Habener saat itu belum menyadari signifikansi organ endokrin pada ikan pemancing, yang ternyata setara dengan “GLP-1”, komponen dasar obat diabetes dan obesitas saat ini.
“Ini sungguh menyenangkan, ketika menyadari bahwa ini adalah sebuah impian, bahwa ketika Anda melakukan penelitian, Anda akan menemukan sesuatu yang akan bermanfaat,” ujarnya. “Sangat menyenangkan untuk menyadari bahwa saya memiliki andil dalam penemuan yang kini meningkatkan kualitas hidup dan kesehatan orang-orang di seluruh dunia.”
Mengidentifikasi Potensi GLP-1
Svetlana Mojsov, imigran dari Yugoslavia, mengembangkan penemuan awal Habener dan peneliti lainnya lebih jauh melalui sejumlah kontribusi penting. Dengan meneliti struktur hormon, ia secara tepat memprediksi bentuk aktif GLP-1 dan merancang metode kimia inovatif untuk mensintesisnya.
Ia juga menemukan bahwa GLP-1 akan dilepas dalam usus dan merangsang produksi insulin. Bersama dengan Habener dan yang lainnya, ia membuktikan teori tersebut melalui eksperimen laboratorium dan uji coba pada manusia, serta mengidentifikasi potensi terapeutiknya.
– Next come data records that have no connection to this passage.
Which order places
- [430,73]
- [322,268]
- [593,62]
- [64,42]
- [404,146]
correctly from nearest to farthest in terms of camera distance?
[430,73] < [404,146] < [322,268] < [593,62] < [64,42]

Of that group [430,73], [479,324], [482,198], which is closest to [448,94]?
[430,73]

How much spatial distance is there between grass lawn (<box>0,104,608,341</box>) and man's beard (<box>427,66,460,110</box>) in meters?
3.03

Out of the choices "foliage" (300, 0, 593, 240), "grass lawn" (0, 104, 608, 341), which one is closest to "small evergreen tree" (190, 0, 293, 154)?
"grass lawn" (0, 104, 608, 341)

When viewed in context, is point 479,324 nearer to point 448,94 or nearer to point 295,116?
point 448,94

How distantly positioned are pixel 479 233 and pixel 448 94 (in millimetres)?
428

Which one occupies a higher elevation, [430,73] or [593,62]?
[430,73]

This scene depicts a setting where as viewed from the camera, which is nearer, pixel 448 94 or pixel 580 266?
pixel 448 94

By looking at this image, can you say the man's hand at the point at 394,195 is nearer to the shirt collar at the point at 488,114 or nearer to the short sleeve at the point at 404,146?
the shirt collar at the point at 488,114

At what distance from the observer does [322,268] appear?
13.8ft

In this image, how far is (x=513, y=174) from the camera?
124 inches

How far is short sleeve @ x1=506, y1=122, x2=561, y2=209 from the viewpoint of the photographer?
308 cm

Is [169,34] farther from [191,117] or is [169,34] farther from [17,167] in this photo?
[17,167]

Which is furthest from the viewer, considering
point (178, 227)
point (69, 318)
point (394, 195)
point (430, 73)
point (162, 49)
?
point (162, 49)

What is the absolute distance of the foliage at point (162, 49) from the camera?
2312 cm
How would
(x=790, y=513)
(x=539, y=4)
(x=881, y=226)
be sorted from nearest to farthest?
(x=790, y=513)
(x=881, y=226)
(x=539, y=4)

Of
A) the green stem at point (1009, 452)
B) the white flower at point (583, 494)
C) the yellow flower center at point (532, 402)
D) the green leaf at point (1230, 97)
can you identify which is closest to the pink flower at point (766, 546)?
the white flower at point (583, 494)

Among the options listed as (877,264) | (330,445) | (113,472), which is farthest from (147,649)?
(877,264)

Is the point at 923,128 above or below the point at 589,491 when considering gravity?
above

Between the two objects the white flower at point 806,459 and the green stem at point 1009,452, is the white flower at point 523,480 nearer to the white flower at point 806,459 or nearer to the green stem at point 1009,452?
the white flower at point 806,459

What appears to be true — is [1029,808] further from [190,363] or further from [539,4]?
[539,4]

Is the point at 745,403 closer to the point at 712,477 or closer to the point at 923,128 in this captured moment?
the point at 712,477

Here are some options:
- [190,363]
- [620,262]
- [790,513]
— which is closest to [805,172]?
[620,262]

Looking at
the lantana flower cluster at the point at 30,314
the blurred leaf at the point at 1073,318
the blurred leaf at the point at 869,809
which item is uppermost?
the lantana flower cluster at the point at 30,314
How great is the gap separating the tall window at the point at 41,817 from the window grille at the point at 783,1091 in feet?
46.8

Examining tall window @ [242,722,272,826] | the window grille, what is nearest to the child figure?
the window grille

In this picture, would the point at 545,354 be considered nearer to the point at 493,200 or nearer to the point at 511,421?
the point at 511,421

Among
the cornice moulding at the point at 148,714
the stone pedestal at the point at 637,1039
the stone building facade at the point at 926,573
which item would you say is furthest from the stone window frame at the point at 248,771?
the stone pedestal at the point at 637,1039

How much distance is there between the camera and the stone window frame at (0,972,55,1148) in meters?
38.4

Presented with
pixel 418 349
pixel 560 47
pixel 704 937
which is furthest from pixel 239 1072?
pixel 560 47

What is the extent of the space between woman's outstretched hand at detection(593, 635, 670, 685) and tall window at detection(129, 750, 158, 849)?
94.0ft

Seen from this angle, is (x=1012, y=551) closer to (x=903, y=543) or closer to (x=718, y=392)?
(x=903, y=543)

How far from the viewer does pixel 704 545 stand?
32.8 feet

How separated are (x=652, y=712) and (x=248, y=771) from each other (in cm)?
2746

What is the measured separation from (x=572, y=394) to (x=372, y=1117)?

“Saya yakin ini akan menjadi obat yang efektif untuk diabetes,” ujar perempuan berusia 76 tahun itu. Namun, pada saat itu, belum ada bukti ilmiah bahwa hormon dapat mengatur berat badan.
Penelitian Habener, Mojsov, dan lainnya kemudian mengungkap kemampuan GLP-1 dalam memperlambat pengosongan perut dan interaksinya dengan reseptor di otak, membantu mengekang nafsu makan, dan bahkan berpotensi mengatasi kecanduan zat.
Era Baru Pengobatan
Mulai tahun 1990-an, Knudsen, kepala terapi GLP-1 di Novo Nordisk, dan timnya membuat terobosan dengan mengembangkan pengobatan diabetes (Ozempic) dan obesitas (Wegovy), serta memperpanjang durasi efek terapeutik obat, dari beberapa jam menjadi lebih dari seminggu.
“Sekarang kita dapat melihat bahwa GLP-1 sebenarnya memiliki ragam manfaat kesehatan yang jauh lebih luas,” kata Mojsov, meskipun ia tertawa dengan label GLP-1 sebagai “obat ajaib”.
“Saya rasa tidak ada yang namanya obat ajaib. Setiap obat memiliki efek samping, dan kita tahu bahwa pasien obesitas, ketika berat badannya turun, massa ototnya akan berkurang,” tambahnya.
Obat-obatan GLP-1 kini telah disetujui untuk mengobati penyakit kardiovaskular, dan bukti-bukti yang bermunculan menunjukkan bahwa obat-obat tersebut dapat memberikan efek proteksi terhadap demensia. Meskipun cara kerjanya masih belum jelas, Habener berpendapat kemampuan obat-obatan GLP-1 untuk menekan jalur inflamasi mungkin menjadi alasannya.
Sementara itu, Mojsov optimis dengan masa depan. Dia memperkirakan akan ada generasi baru obat-obatan sejenis dengan efek samping yang lebih ringan dan mampu mengatasi lebih banyak penyakit.